The quena is a woodwind instrument consisting of a hollow tube with holes cut for notes. Typically made from clay, bone, or bamboo in the past, it is played by placing the mouthpiece notch under the bottom lip & blowing air through the instrument. Musicians place their fingers over a number of holes across the top, and one hole on the back, in order to create different notes. Today, many quenas are made from wood in addition to animal bone or bamboo shoots.
Quenas come in all different sizes, and flutes of different sizes often produce music in a different key. The smallest of these flutes is called a quenilla and the largest is called a quenacho, and while each flute may have the same hole positions on the front and back and will play similarly, each note can be of a different octave as a result.
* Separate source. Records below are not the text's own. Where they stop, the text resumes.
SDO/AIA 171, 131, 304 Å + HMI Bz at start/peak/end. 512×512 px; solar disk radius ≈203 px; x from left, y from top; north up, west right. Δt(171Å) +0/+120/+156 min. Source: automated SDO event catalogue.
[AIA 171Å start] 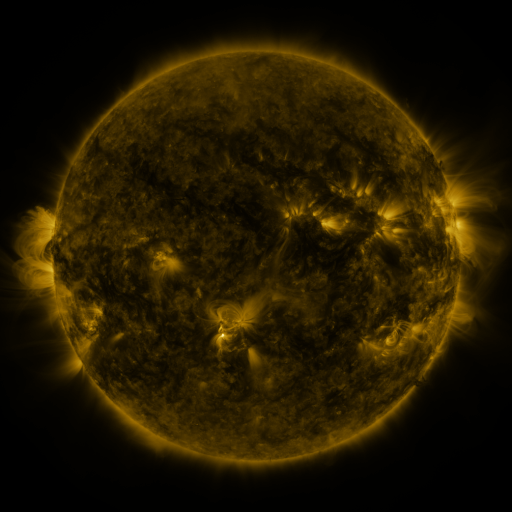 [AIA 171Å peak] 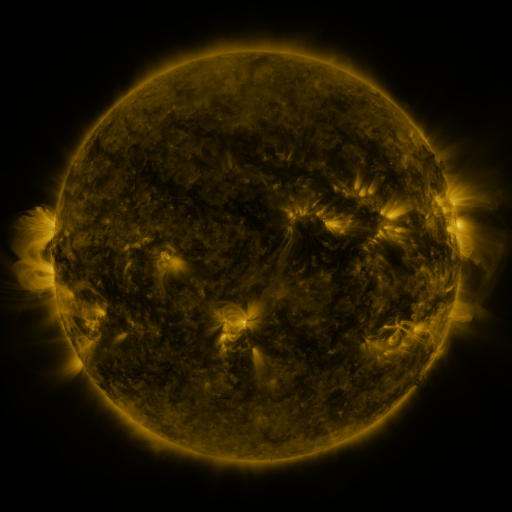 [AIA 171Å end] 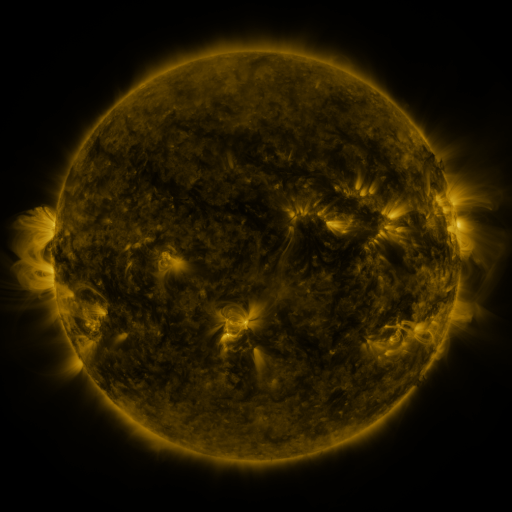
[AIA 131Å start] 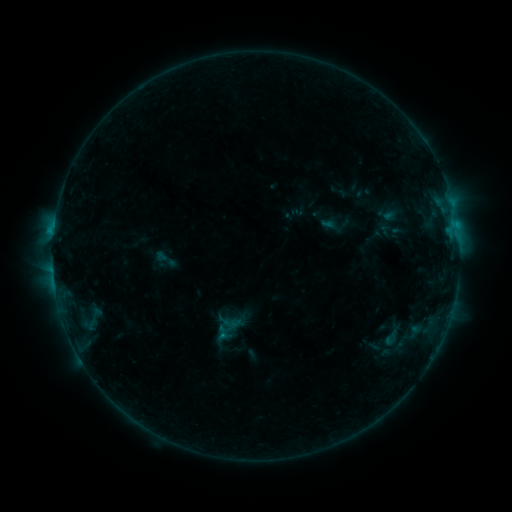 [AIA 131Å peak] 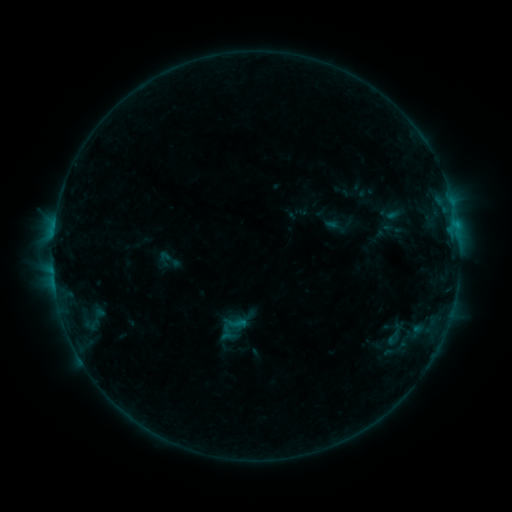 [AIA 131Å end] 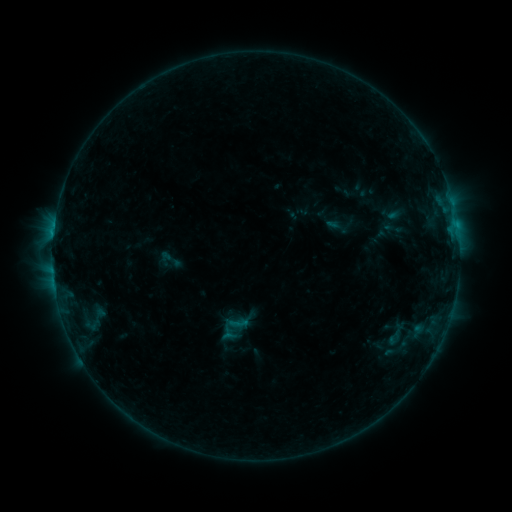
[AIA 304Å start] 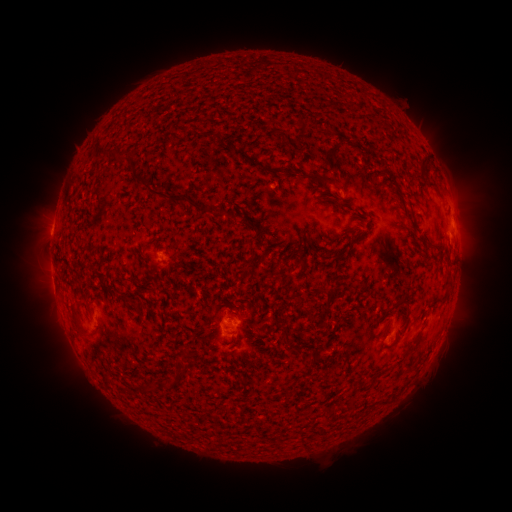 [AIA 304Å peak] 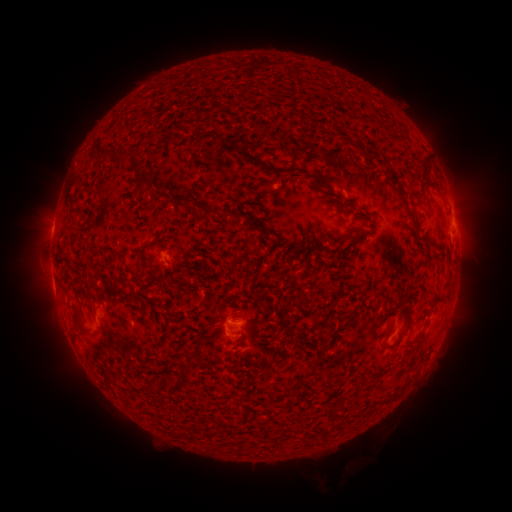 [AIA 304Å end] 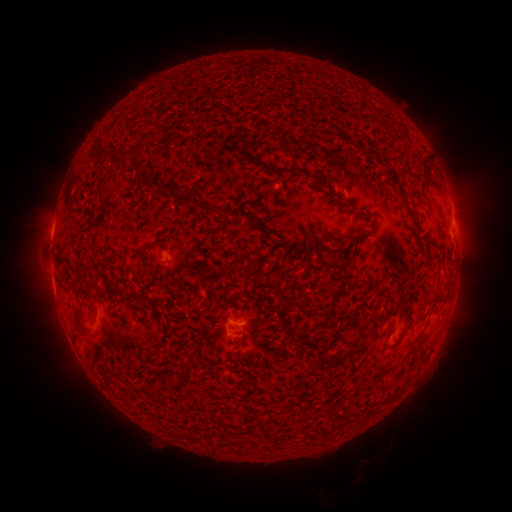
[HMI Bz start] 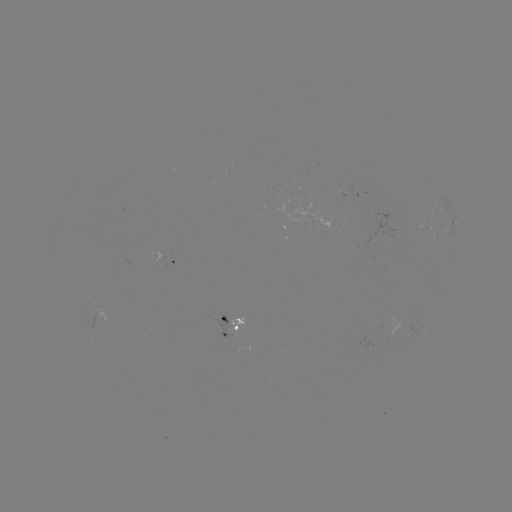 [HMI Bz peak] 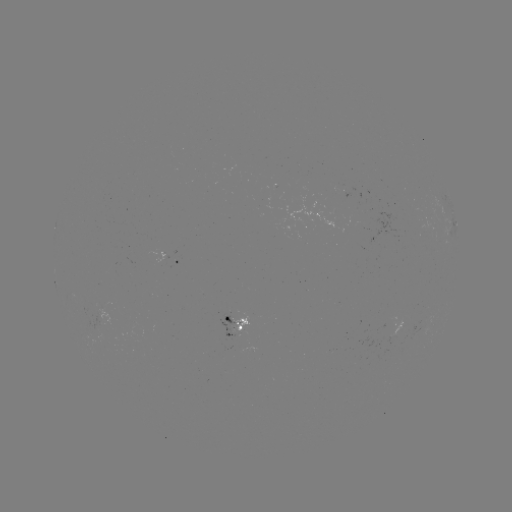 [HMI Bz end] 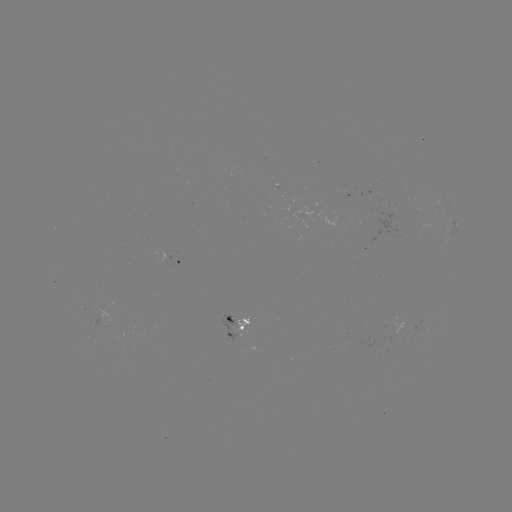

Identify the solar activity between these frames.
emerging-flux region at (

Although its origin is unclear, the quena has been found in nearly all countries of Latin America and is likely to predate the rise of the Inca civilization.The sweet melody of the quena flute evokes images of tranquil Andean highlands, and in the hands of a professional quena player, the air can practically vibrate with joy, sadness, and every other note in between.
Quena means “many-holed object” in the Quechua language and it is said that those that play quenas have been able to entrance birds to soar above the person playing it. This may be no wonder, given that early versions of the quena were crafted from condor bone. These early quenas are often found engraved with the word “taki”, which, in Quechua, means song.
Quenas are challenging to learn and tough to master. Learning to play this ancient flute can help you attune to the world around you, deepen your understanding of your place in the universe, or simply aid in your meditation and ritual work in ways that other instruments simply can’t.